--- Start of Available records ---

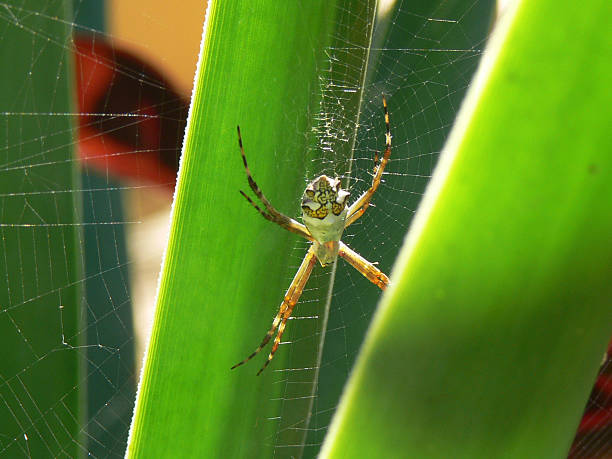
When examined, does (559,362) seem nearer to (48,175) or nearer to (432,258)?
(432,258)

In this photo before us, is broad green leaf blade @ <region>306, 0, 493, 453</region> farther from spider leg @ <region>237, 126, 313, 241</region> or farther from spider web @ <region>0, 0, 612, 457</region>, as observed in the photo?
spider leg @ <region>237, 126, 313, 241</region>

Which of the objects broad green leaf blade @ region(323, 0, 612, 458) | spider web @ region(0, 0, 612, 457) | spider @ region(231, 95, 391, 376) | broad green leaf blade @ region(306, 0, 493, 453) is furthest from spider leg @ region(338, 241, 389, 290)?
broad green leaf blade @ region(323, 0, 612, 458)

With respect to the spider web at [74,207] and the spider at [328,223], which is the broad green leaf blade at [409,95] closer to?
the spider web at [74,207]

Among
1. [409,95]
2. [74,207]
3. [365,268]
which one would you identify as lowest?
[365,268]

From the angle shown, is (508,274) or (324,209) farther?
(324,209)

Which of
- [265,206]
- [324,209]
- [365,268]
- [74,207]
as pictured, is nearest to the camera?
[265,206]

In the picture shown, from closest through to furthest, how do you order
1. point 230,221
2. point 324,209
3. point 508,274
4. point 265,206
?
point 508,274 → point 230,221 → point 265,206 → point 324,209

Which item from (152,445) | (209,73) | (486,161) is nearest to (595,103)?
(486,161)

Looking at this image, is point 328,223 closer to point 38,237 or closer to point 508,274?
point 38,237

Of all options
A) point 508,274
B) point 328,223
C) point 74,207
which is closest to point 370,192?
point 328,223
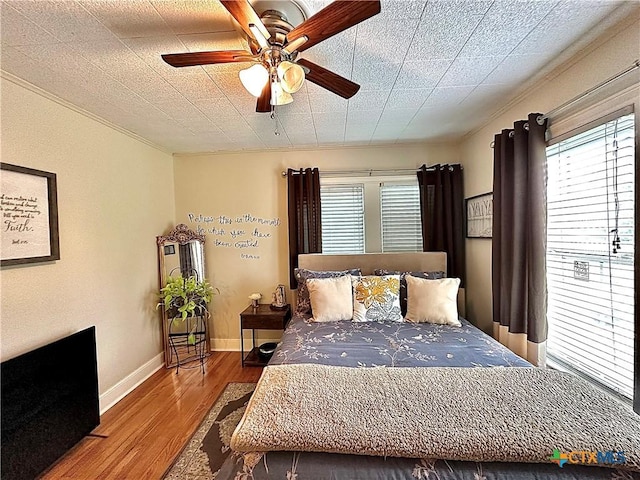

--- End of Available records ---

→ Given exercise
Can you express the lines from the one containing "Looking at this" through the end of the rows as a Markdown table with the columns Number and Record line? Leave out blank lines and pictures.

→ Task solution
| Number | Record line |
|---|---|
| 1 | Looking at this image, is point 328,223 closer to point 38,237 or closer to point 508,274? |
| 2 | point 38,237 |
| 3 | Of all options |
| 4 | A) point 508,274 |
| 5 | B) point 328,223 |
| 6 | C) point 74,207 |
| 7 | which is closest to point 370,192? |
| 8 | point 328,223 |